Aim of the task: Would you please copy exactly the line with "United States, site maine-difw-moose-vol2_Cold3, 2024-01-11" and all lines that follow it in the data below, through the last one?

*** Opening of Data for review ***

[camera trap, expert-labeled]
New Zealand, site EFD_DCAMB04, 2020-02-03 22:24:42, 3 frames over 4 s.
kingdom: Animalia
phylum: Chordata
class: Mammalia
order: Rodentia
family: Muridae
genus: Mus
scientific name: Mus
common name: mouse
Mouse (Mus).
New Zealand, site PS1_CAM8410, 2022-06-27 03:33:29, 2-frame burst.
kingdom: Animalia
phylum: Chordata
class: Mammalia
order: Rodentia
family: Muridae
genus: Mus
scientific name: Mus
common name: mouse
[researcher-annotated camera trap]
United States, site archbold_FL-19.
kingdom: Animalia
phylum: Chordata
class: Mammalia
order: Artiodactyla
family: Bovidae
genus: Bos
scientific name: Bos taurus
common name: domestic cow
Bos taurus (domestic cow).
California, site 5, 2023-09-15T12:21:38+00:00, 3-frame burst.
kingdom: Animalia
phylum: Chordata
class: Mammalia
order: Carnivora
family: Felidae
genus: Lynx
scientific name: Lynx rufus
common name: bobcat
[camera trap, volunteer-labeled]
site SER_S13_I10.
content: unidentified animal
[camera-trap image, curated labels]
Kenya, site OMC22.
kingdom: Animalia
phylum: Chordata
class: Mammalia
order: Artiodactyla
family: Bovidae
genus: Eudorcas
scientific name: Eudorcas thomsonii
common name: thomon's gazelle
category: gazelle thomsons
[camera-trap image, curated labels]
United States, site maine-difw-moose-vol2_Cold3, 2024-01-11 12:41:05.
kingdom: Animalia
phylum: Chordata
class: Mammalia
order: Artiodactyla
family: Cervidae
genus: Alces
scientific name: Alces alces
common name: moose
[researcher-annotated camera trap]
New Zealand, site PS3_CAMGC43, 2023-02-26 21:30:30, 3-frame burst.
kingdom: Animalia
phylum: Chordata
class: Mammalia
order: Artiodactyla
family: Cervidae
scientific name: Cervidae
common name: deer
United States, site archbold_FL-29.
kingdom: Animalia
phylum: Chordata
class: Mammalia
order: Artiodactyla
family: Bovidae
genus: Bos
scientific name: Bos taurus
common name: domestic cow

*** Close of Data for review ***

Problem solution:
United States, site maine-difw-moose-vol2_Cold3, 2024-01-11 12:41:05.
kingdom: Animalia
phylum: Chordata
class: Mammalia
order: Artiodactyla
family: Cervidae
genus: Alces
scientific name: Alces alces
common name: moose
[researcher-annotated camera trap]
New Zealand, site PS3_CAMGC43, 2023-02-26 21:30:30, 3-frame burst.
kingdom: Animalia
phylum: Chordata
class: Mammalia
order: Artiodactyla
family: Cervidae
scientific name: Cervidae
common name: deer
United States, site archbold_FL-29.
kingdom: Animalia
phylum: Chordata
class: Mammalia
order: Artiodactyla
family: Bovidae
genus: Bos
scientific name: Bos taurus
common name: domestic cow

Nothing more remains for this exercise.